Activity: Find "phylum: Chordata" in the data, then restate the line it sits in and every later line word for word, ending with the last line.

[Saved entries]
════════════════════
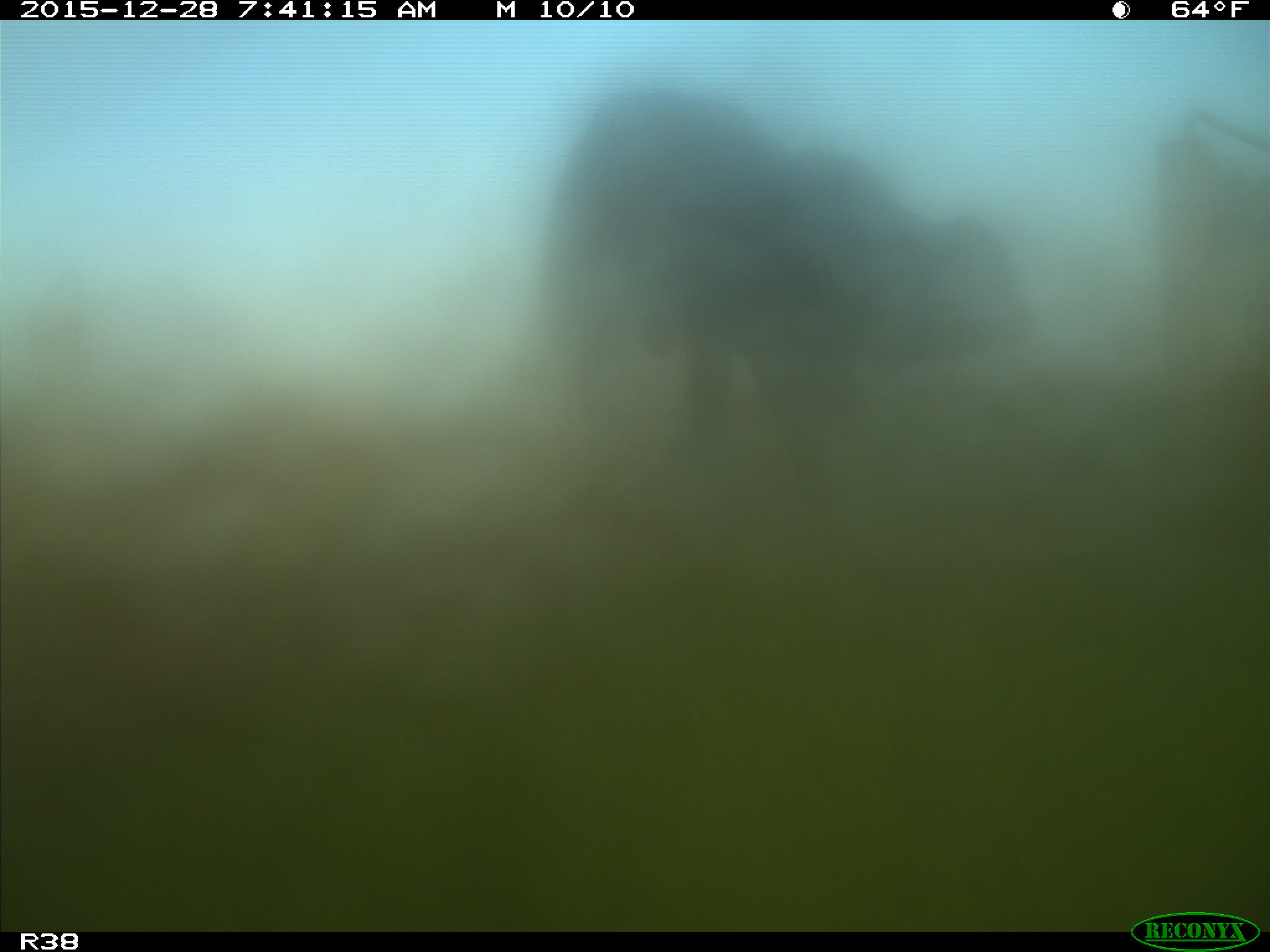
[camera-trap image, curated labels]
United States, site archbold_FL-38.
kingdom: Animalia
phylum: Chordata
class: Mammalia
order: Artiodactyla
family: Bovidae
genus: Bos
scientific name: Bos taurus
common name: domestic cow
════════════════════
Exercise output:
phylum: Chordata
class: Mammalia
order: Artiodactyla
family: Bovidae
genus: Bos
scientific name: Bos taurus
common name: domestic cow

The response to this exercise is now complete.